Ordinary people have tremendous moral power when they gather together in large numbers, in a peaceful spirit, to petition their government, or protest incivility by corporate predators. The police, acting for, and under orders from, the people who are being petitioned or protested--people who have already violated civil order in some major way (by injustice or war)--actively seek to nullify that rightful citizen moral power by causing disruption, and inventing excuses to beat it down, and slander it. That is what police infiltration of peaceful groups is all about. And if the police forces in this country can't tell the difference between peaceful activity and dangerous, ill-intentioned activity, by now, there is something very wrong in these police organizations. And those of us who have been unjustly battered by them, and slandered by them, know very well that there is something very wrong, indeed.
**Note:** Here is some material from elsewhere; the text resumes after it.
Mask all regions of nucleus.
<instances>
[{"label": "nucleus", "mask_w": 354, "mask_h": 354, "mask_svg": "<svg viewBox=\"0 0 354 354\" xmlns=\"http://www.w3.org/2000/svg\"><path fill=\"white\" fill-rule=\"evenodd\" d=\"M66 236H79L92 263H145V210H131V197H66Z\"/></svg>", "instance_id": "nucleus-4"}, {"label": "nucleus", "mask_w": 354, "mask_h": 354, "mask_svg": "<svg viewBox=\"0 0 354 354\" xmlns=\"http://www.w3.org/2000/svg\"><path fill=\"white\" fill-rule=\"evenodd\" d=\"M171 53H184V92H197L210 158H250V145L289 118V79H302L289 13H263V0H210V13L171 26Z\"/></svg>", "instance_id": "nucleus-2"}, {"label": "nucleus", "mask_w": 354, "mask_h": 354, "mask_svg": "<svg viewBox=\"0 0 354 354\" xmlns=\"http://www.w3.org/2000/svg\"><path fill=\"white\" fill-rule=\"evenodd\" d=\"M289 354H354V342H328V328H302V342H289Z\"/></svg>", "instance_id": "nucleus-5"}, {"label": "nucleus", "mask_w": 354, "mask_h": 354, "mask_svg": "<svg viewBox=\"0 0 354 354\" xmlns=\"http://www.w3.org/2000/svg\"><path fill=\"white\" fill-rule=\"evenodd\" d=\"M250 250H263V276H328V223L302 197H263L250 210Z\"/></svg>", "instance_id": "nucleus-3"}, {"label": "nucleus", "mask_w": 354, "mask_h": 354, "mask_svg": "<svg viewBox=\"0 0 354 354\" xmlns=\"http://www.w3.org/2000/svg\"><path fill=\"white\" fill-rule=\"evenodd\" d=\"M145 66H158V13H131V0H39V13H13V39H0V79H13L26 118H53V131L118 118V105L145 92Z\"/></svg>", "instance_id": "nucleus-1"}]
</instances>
I was a legal monitor in Seattle during the civil disobedience part of the protest, where about 10,000 people closed off all the intersections leading to the WTO meeing by sitting down in the intersections. And when the police lines formed, with a large contingent of blackclad Darth Vaders, and large pepper spray machines rolled up, prepared to assault a group of several hundred, entirely peaceful, seated people in an intersection, I went up to one of these helmeted (no badge) armored cops and asked him, politely, "What are you going to do to these people?" His answer: "We're not going to kill them." Had killing been discussed? It was on his mind, apparently. We're not going to kill them. What they did, instead, was to aim hoses of pepper spray at their heads. It is the most difficult thing I have ever had to watch. And the protesters just sat there and took it. I remember one young man standing up and yelling something at them--a rare breach of the civil disobedience pact. But an understandable one. He was beaten and carried off. The whole area was tear-gassed. Some of the protesters were poked or hit, and all were dragged off into police buses, where they were kept for hours with no medical aid, water or food. And they all had to be released without charge, of course, because they had done nothing. NOTHING!

No, I take that back. They had done something. They had done one of the greatest, most effective protests I have ever seen or heard of. The global corporate predator organization, the WTO, has never been the same. Several years later, at Cancun, the exploited third world countries, led by Brazil, revolted. Global corporate exploiters who are destroying the planet, and who prowl the globe looking for slave labor, and seeking to control and exploit all natural resources, including water, now have one less vehicle for magnifying their power. South America has rejected this model (call "neo-liberalism") out of hand. And the bad guys began looking for a better way to control the American people. (Corporate-controlled electronic voting.) (Yup, I think we have Seattle to thank for Diebold and ES&S.)

The police, unfortunately--because they, too, are working class people, and are exploited--are not on our side. They have become the enforcers of fascist rule. And it is not their intention to keep people safe, when it comes to large-scale citizen pressure on our corporate-controlled government. They have rather the opposite intention, to prevent us from influencing our government toward peace and justice, and to punish us for trying.